Then-intern Cuenca in his Madrid office

Then-intern Cuenca in his Madrid office

Global citizens make the best construction managers.

Just ask Julio Cuenca, a December 2014 graduate of FIU’s OHL School of Construction Management who landed a job before the ink was dry on his diploma.

“It was great,” he says of working for the firm, which has offices throughout the world. “I was really able to see what a global construction company needs to do in order to keep being a big player in the industry.”

Cuenca worked as part of a team that supports the bidding process for new projects. He assisted a senior engineer with proposals for two rail projects, one in Brazil and the other in Ireland. His duties included estimating quantities of materials needed for components such as concrete columns and beam spans. He also had to research local building codes, a task that confirmed the value of knowing how to respond appropriately across cultures.

“My big impression is, in construction there is no one way to do business,” Cuenca says. He saw marked differences, for example, in what Europeans and Latin Americans expected of firms vying for jobs.

He noted that standards and requirements are set in stone in countries such as Ireland, making it nearly impossible for a construction firm to suggest any deviations from an approved design plan. In Brazil, on the other hand, contracting agencies welcome changes for reasons of innovation and cost savings.

“You need to be diversified,” Cuenca says of the kind of thinking successful individuals and companies need to employ across borders. “You need to know how other countries are reacting to changes in construction.”

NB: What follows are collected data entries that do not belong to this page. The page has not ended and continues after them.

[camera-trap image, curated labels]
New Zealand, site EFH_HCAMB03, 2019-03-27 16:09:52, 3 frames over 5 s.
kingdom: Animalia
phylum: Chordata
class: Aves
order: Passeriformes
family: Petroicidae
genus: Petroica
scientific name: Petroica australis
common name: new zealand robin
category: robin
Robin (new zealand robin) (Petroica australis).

OHL believes so strongly in its employees’ understanding how cultural differences impact construction work that it offers workers foreign-language instruction as a way to promote that, Cuenca says.

The business lessons Cuenca learned at OHL, combined with an earlier internship in Panama and a required school course that covered international construction documentation and communication, together made for a powerful resume. On January 5 he started a job as a project engineer in the Miami office of a New York-based company looking to grow its international division.

“They loved that I had that global experience with different cultures and different methods of construction,” says Cuenca, who hails from El Salvador. “Right now construction companies are getting more global. They’re looking for individuals who have that global learning.”